A vida tem suas coincidências. Algumas risadas inocentes dentro de uma budega a procura de uma
melancia renderam um namoro: o rapaz, que parecia ter 30 mas tinha 29 anos chamava-se
Alexandre, e tornou-se uma grande companhia para Celi durante os 10 meses em que esteve em
Uruguaiana cuidando da irmã. Era um moço bonito: moreno com cabelo ondulado, olhos verdes e
um bigode cheio de charme. Ele conhecia as duas moças que foram junto com ela a procura da
melancia naquele dia, as filhas do cunhado de Ideli, e através delas mandou uma carta apaixonada
para a jovem.

Apesar de menos de seis meses depois Ideli já estar bem e poder perfeitamente fazer seus afazeres
sozinha, Celi teve de permanecer em Uruguaiana, pois uma moça de sua idade jamais poderia viajar
sozinha. O jeito foi continuar namorando: Alexandre era realmente encantador, porém os dois não
tinham assunto. Ele, sentado de um lado da mesa olhava para ela. Ela, do outro lado, morria de
vergonha e baixava o olhar, disfarçando.

Assim durou o tal namoro. Sem beijos, sem mãos dadas e sem abraço. Apenas a troca de algumas
palavras e olhares tímidos. Até que, para complicar o romance, Seu Isidoro foi buscar a filha em
Uruguaiana para que ela não voltasse sozinha para Pertile.

Porém isso não desanimou o jovem rapaz: um belo dia Alexandre viaja até Pertile e pisa na casa da
família de Celi com um par de alianças em mãos. O pedido de casamento foi feito diretamente ao pai
da garota, sem ela ao menos consentir, pois o rapaz já havia caído nas graças de Isidoro. O que lhe
restava? Aceitar, já que dizer não seria uma imensa desfeita. Quando soube na hora retrucou da
forma que podia:

- Eu aceito, mas aliança eu não boto. Só vou colocar depois que falar com a mãe!

Depois de tudo resolvido, Alexandre queria muito que Celi fosse conhecer a família dele. Ela foi,
porém Seu Isidoro foi junto. Ao chegar lá, ficou impressionada com a polidez com que a família do
rapaz a tratava. Ofereciam de tudo, procuravam o tempo inteiro agradá-la. O problema é que ela não
queria ser agradada. Ela sequer queria estar lá.

- Aceita uma bala?

- Não, obrigada. – E torcia o nariz.

Vinham com bombons e gasosas, e a reação de Celi era sempre a mesma. Não demorou muito, ela
pediu para que Alexandre a acompanhasse até o hotel. Chegando lá ele falou:

- Vamos ao cinema amanhã?

E ela prontamente respondeu:

- Só se o pai for junto.

- Tudo bem, o senhor seu pai pode ir junto – disse ele com tom irônico.
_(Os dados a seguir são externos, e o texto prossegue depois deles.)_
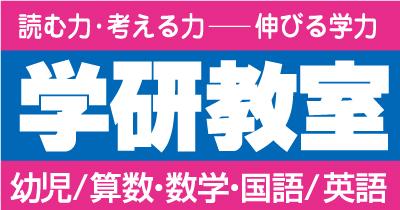 学研教室 福井事務局の求人情報を見る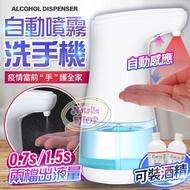 『娜塔莉3C』全自動感應式紅外線酒精噴霧機 現貨在台 防疫首選 IPX4級防水 桌面放置 免釘牆免安裝 乾洗手 洗手機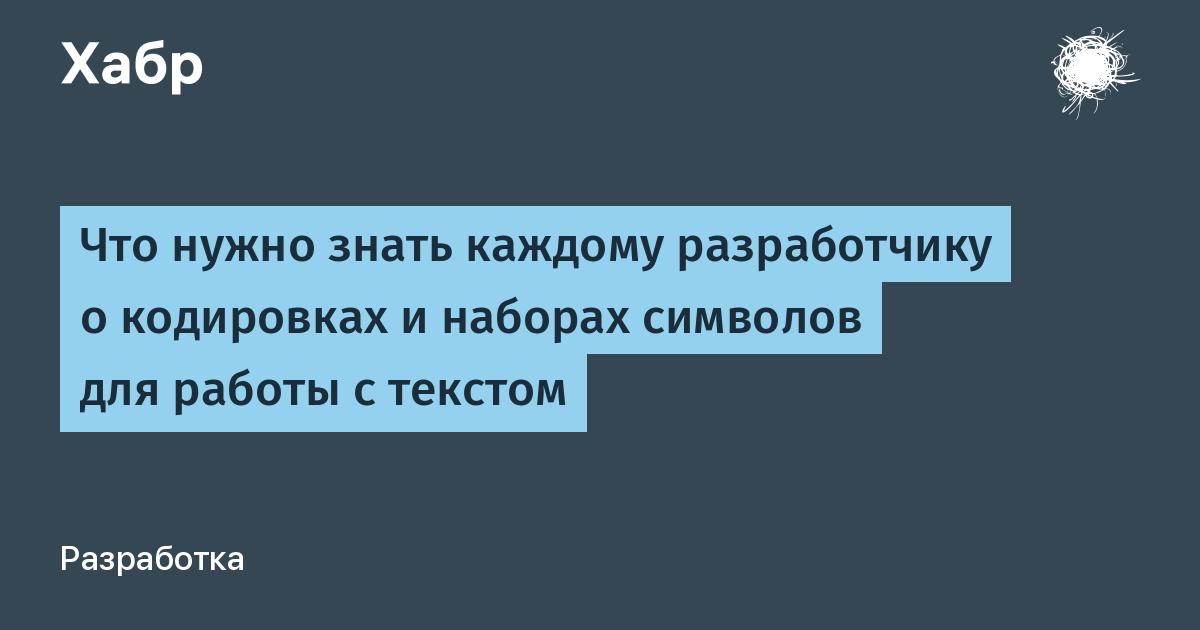 сообщение занимает 2 страницы по 68 взять кредит наличными 2000000 рублей без подтверждения дохода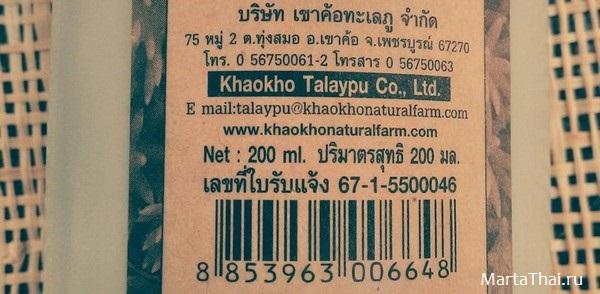 Кондиционер без силиконов Khaokho Talaypu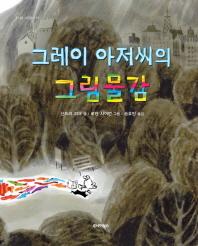 그레이 아저씨의 그림물감(주니어 그림동화 11)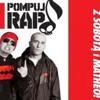 Galik - Stoprocent Pompuj rap 2 (POBIERZ)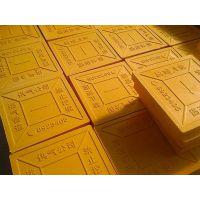 河北枣强玻璃钢燃气地砖生产厂家直接供应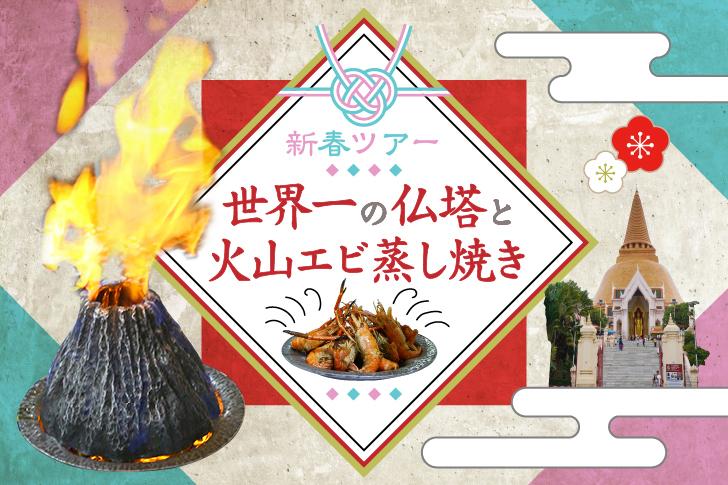 【新春ツアー】世界一高い仏塔と火山エビを満喫する日帰りツアー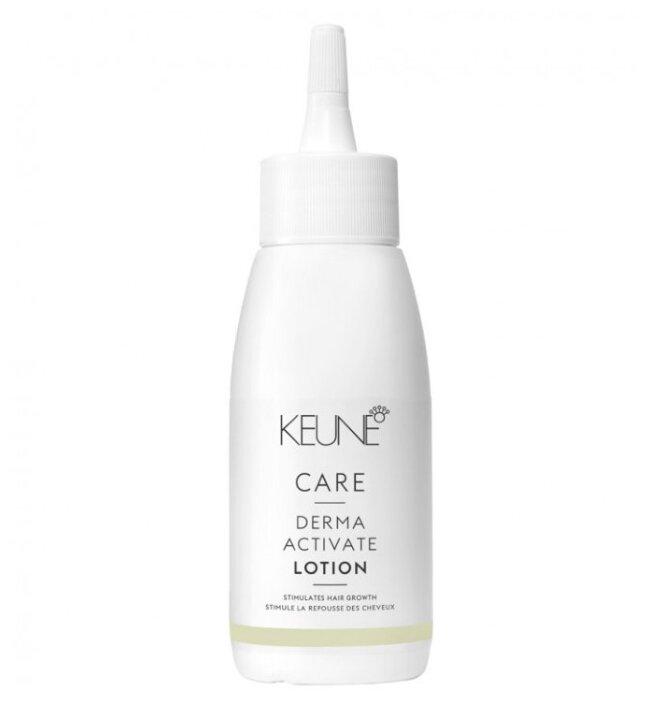 Keune Derma Activating Лосьон против выпадения волос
No dia seguinte foram os três ao cinema. Seu Isidoro sentou na fileira da frente e o casal sentou atrás.
Não demorou muito e a moça do filme começou a beijar o protagonista. Bastou isso para Celi morrer
de vergonha pelo seu pai – Seu Isidoro achava muito feio esse tipo de coisa.

Quando voltaram para o hotel, Celi e Seu Isidoro ficaram lá até de madrugada e, no dia seguinte,
partiram de volta para Pertile. Assim que chegou em casa Celi enviou à Alexandre um telegrama:
Não quero mais. Por favor, não me procure.